Goshen Township is one of the fourteen townships of Clermont County, Ohio, United States. As of the 2010 census the population was 15,505.

Geography
Located in the northern part of the county, it borders the following townships:
Harlan Township, Warren County - northeast
Wayne Township - east
Stonelick Township - south
Miami Township - west
Hamilton Township, Warren County - northwest

No municipalities are located in Goshen Township, although the unincorporated community of Goshen lies in the township's center.

Name and history
It is one of seven Goshen Townships statewide. 

On July 6, 2022 Goshen Township and some surrounding areas were devastated by a EF-2 tornado this tornado went through what would be considered the heart of Goshen Township striking the main fire station, the police department, & the township office building. The Township office building also serves as the communities tornado shelter. The main fire station suffered severe damage with partial collapse of the building. The tornado continued on south southeast track through Goshen township destroying several homes and causing damage to all of the school buildings located on the Goshen local school district grounds

Government
The township is governed by a three-member board of trustees, who are elected in November of odd-numbered years to a four-year term beginning on the following January 1. Two are elected in the year after the presidential election and one is elected in the year before it. There is also an elected township fiscal officer, who serves a four-year term beginning on April 1 of the year after the election, which is held in November of the year before the presidential election. Vacancies in the fiscal officership or on the board of trustees are filled by the remaining trustees.

**WHAT YOU WILL DO**
1. In the Goshen Township text, change "borders" to "adjoins" and write out the passage starting at "Goshen Township is" and ending at "Goshen Townships statewide.".
2. According to the Goshen Township text, when does the fiscal officer's term begin?
3. Render this sentence from the Goshen Township text in Spanish: "The main fire station suffered severe damage with partial collapse of the building."

**ITEMS**
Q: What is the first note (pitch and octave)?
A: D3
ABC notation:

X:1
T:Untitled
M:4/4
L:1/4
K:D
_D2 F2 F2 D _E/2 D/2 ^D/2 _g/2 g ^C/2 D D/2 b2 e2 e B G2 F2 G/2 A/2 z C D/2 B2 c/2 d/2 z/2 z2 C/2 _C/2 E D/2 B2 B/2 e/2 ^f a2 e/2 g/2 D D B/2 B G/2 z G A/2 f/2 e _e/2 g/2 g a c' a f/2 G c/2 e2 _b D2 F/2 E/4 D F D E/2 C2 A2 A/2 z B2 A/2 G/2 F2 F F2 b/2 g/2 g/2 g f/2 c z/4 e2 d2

**SOLVED TASKS**
1.
Goshen Township is one of the fourteen townships of Clermont County, Ohio, United States. As of the 2010 census the population was 15,505.

Geography
Located in the northern part of the county, it adjoins the following townships:
Harlan Township, Warren County - northeast
Wayne Township - east
Stonelick Township - south
Miami Township - west
Hamilton Township, Warren County - northwest

No municipalities are located in Goshen Township, although the unincorporated community of Goshen lies in the township's center.

Name and history
It is one of seven Goshen Townships statewide.

2. On April 1 of the year after the election.

3. La estación de bomberos principal sufrió daños graves, con el derrumbe parcial del edificio.